In the listing below, every line with the word "United" needs to be copied.

- **Input for this task**
★ ★ ★ ★ ★ ★ ★

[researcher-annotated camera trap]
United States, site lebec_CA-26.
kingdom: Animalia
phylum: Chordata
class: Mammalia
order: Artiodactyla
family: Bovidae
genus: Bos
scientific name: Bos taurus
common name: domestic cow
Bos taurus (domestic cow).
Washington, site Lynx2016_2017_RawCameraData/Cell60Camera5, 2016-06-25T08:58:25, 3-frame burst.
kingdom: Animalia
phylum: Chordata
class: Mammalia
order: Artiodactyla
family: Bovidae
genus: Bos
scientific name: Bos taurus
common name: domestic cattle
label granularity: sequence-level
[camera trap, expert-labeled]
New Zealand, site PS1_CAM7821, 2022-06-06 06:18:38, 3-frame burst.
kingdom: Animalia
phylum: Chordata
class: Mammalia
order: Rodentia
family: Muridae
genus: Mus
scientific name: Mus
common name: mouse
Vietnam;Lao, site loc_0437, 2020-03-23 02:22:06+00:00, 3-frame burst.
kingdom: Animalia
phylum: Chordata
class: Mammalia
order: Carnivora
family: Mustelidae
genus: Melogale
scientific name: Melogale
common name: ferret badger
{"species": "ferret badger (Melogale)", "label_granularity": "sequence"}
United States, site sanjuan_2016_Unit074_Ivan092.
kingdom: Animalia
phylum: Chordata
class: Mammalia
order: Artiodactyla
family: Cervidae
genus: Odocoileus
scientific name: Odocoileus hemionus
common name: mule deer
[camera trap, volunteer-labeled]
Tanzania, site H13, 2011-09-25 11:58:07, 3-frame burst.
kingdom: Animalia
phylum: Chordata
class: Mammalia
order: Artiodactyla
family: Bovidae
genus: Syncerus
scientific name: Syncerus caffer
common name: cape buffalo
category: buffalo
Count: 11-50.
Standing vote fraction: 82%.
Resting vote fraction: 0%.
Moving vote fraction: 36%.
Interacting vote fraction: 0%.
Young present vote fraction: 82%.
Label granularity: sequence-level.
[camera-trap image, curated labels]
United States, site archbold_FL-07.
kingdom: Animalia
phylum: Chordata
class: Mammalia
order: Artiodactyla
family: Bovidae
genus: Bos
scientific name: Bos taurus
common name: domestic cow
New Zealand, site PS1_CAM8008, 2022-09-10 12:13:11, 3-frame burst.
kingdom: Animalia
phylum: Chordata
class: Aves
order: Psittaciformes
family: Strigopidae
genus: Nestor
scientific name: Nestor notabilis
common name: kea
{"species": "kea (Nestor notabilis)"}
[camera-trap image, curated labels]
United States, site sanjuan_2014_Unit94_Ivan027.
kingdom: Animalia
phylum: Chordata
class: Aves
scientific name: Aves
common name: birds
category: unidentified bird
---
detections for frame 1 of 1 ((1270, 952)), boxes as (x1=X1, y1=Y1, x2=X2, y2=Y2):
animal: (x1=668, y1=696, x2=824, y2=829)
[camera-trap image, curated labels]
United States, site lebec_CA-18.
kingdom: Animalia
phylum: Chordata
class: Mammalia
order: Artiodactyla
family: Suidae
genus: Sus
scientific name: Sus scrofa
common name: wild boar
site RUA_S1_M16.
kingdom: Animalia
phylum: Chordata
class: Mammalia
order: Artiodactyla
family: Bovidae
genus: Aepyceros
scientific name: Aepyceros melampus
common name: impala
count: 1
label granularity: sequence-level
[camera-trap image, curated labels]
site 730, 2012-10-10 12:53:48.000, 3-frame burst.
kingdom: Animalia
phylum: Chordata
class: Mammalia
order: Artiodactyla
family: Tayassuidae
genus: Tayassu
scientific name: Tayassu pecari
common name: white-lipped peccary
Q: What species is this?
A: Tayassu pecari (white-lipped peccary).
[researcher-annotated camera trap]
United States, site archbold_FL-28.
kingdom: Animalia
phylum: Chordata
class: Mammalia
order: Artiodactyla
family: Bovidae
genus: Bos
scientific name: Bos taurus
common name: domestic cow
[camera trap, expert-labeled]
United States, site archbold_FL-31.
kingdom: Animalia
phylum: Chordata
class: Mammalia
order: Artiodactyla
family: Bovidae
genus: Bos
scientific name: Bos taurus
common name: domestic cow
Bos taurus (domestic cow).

★ ★ ★ ★ ★ ★ ★

- **Result of the task**
United States, site lebec_CA-26.
United States, site sanjuan_2016_Unit074_Ivan092.
United States, site archbold_FL-07.
United States, site sanjuan_2014_Unit94_Ivan027.
United States, site lebec_CA-18.
United States, site archbold_FL-28.
United States, site archbold_FL-31.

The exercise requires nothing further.